## Work instruction:
Should pictures appear among the records, leave them out, and copy exactly only the lines from the first through the one with "Saints Row: The", inclusive.

Short descriptive text snippets:

"""

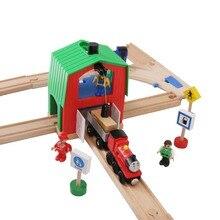 Rail de Train en bois accessoires ferroviaires grue maison tendre fente éducative vert maison grue bricolage Thoma Brio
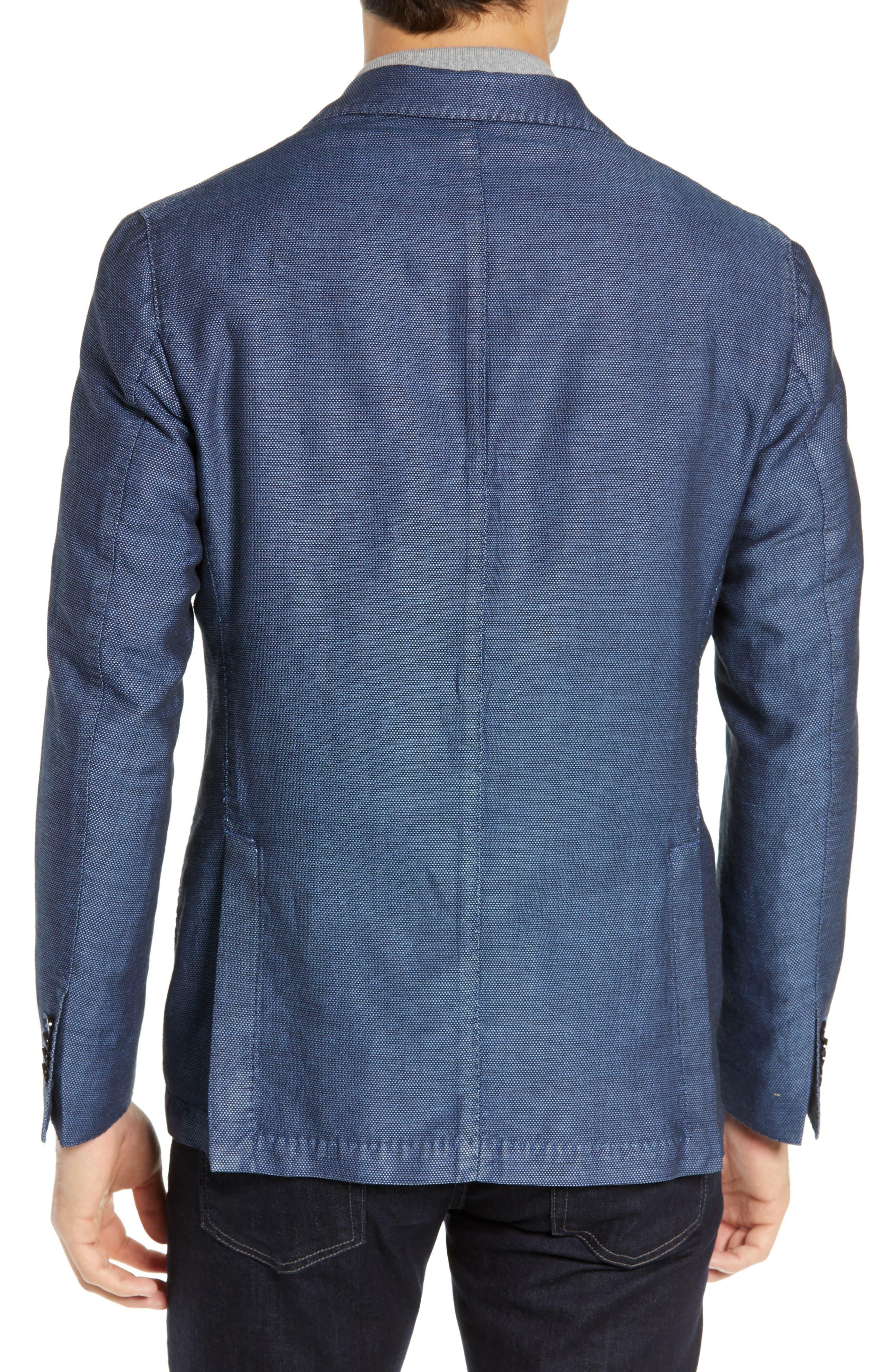 L.B.M. 1911, Slim Fit Solid Linen & Cotton Sport Coat, Alternate thumbnail 2, color, NAVY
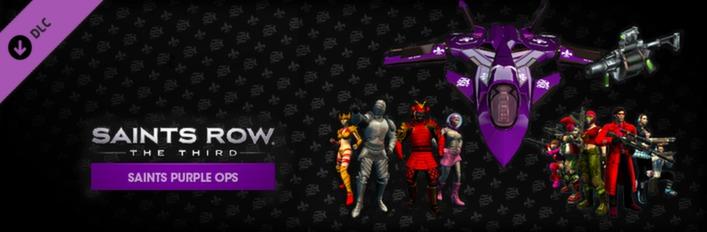 Saints Row: The Third - Saints Purple Ops Pack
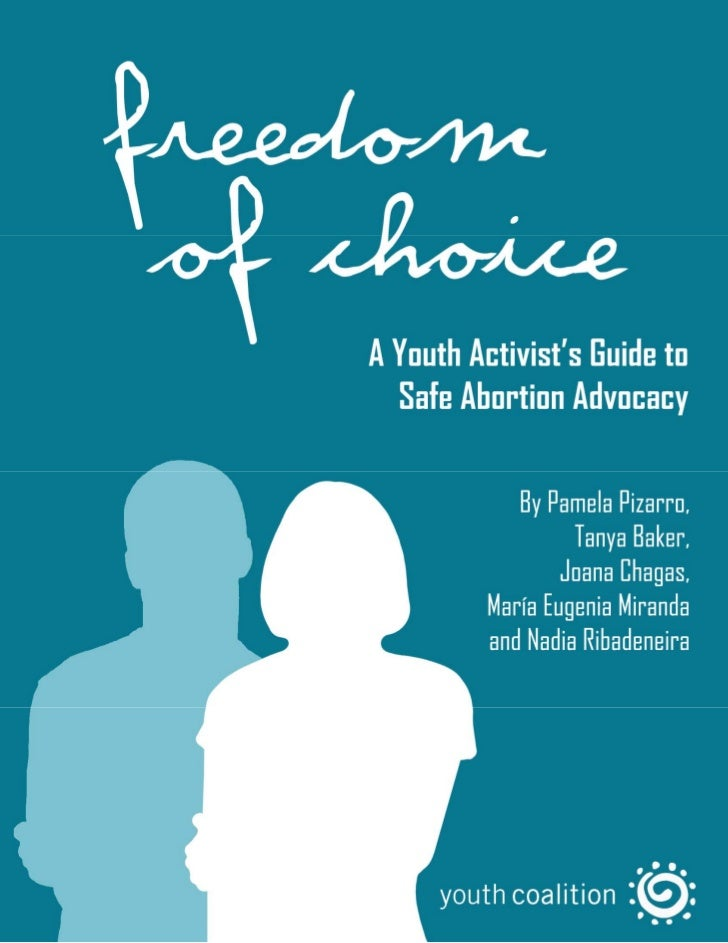 ACKNOWLEDGMENTSThank you to all of the members of the Youth Coalition who helped in the writingand reviewing of this guide...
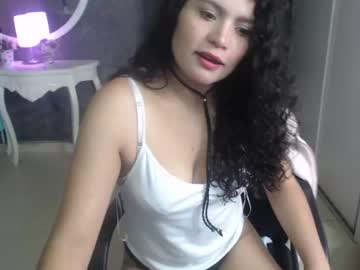 [19-01-21] charlothe_sweet_ record private sex video from Chaturbate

"""

## Solution for this task:
 Rail de Train en bois accessoires ferroviaires grue maison tendre fente éducative vert maison grue bricolage Thoma Brio
 L.B.M. 1911, Slim Fit Solid Linen & Cotton Sport Coat, Alternate thumbnail 2, color, NAVY
 Saints Row: The Third - Saints Purple Ops Pack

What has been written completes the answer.